On Boundary-Value Problems for RANS Equations and Two-Equation Turbulence Models

Abstract

Currently, in engineering computations for high Reynolds number turbulent flows, turbulence modeling continues to be the most frequently used approach to represent the effects of turbulence. Such models generally rely on solving either one or two transport equations along with the Reynolds-Averaged Navier–Stokes (RANS) equations. The solution of the boundary-value problem of any system of partial differential equations requires the complete delineation of the equations and the boundary conditions, including any special restrictions and conditions.

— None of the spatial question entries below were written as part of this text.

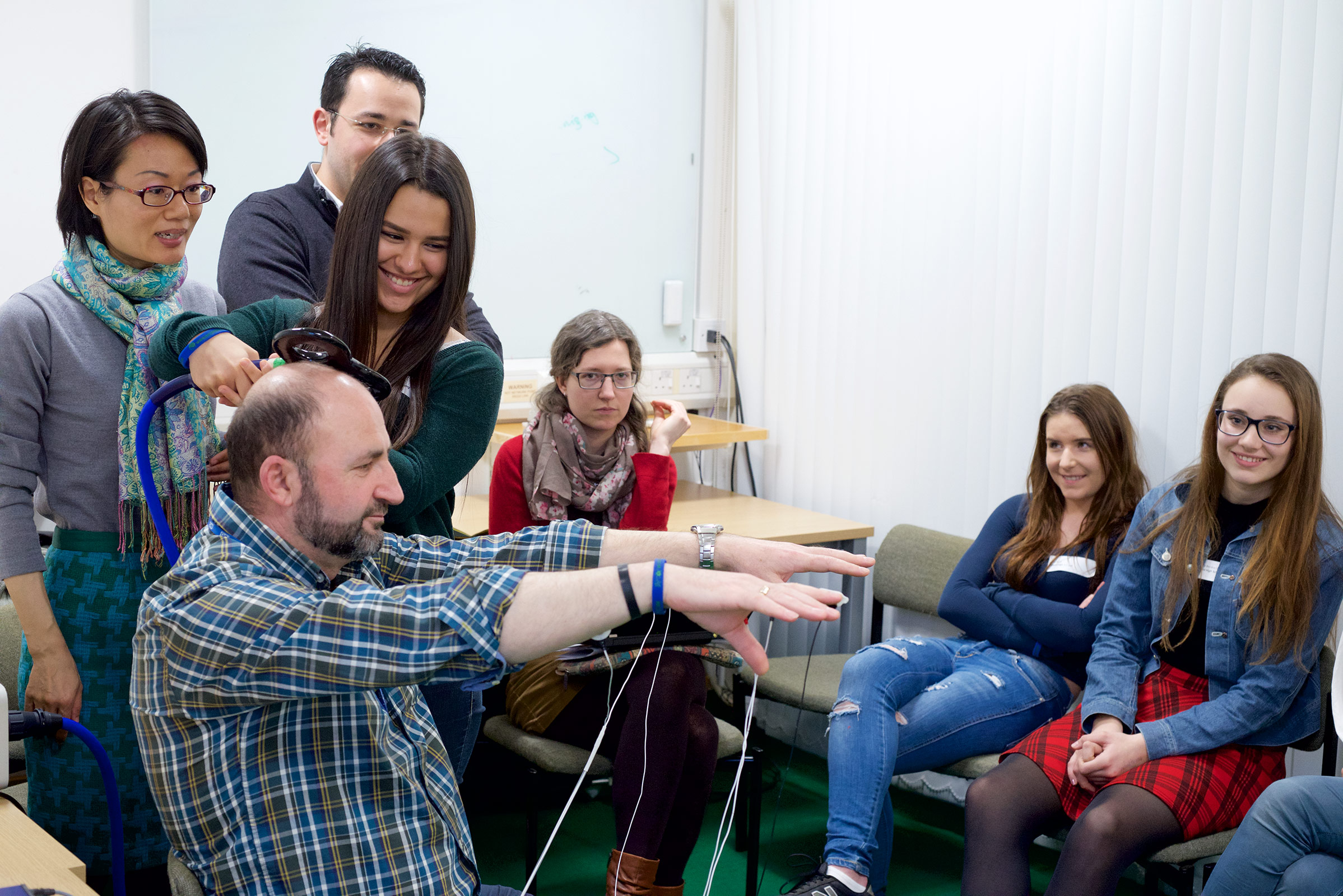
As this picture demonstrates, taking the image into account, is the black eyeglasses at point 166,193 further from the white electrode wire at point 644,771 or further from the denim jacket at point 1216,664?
the denim jacket at point 1216,664

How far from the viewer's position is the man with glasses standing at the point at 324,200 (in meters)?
2.13

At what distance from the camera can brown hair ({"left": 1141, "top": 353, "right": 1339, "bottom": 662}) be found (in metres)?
2.39

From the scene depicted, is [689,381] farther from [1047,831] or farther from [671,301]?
[1047,831]

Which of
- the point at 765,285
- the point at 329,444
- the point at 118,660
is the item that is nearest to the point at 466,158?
the point at 765,285

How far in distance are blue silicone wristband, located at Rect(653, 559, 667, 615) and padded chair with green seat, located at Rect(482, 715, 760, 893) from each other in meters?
1.44

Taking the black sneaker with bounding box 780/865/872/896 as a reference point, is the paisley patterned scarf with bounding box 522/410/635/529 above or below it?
above

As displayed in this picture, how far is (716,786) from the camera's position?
3.45 meters

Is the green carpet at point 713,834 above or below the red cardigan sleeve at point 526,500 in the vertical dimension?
below

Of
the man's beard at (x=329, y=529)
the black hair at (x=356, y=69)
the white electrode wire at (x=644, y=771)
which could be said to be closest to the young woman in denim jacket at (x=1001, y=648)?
the white electrode wire at (x=644, y=771)

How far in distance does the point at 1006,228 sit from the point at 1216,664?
1.44m

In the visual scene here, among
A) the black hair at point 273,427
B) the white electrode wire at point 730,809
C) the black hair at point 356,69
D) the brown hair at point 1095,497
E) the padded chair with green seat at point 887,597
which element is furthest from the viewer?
the padded chair with green seat at point 887,597

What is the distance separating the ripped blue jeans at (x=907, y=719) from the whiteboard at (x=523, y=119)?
6.08 ft

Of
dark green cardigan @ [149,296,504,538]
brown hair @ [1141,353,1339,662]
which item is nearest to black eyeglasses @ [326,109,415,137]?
dark green cardigan @ [149,296,504,538]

In the literature, such a description is often incomplete, neglecting important details related to the boundary conditions and possible restrictive conditions, such as how to ensure satisfying prescribed values of the dependent variables of the transport equations in the far field of a finite domain. In this article, we discuss the possible influence of boundary values, as well as near-field and far-field behavior, on the solution of the RANS equations coupled with transport equations for turbulence modeling. In so doing, we defne the concept of a well-defined boundary-value problem. Additionally, a three-dimensional, rather than a simpler one-dimensional analysis is performed to analyze the near-wall and far-field behavior of the turbulence model variables. This allows an assessment of the decay rate of these variables required to realize the boundary conditions in the far field. This paper also addresses the impact of various transformations of two-equation models (e.g., the model of Wilcox) to remove the singular behavior of the dissipation rate at the surface boundary. Finally, the issue of well-posedness regarding the governing equations is considered. A compelling argument (although not a proof) for ill-posedness is made for both direct and inverse problems.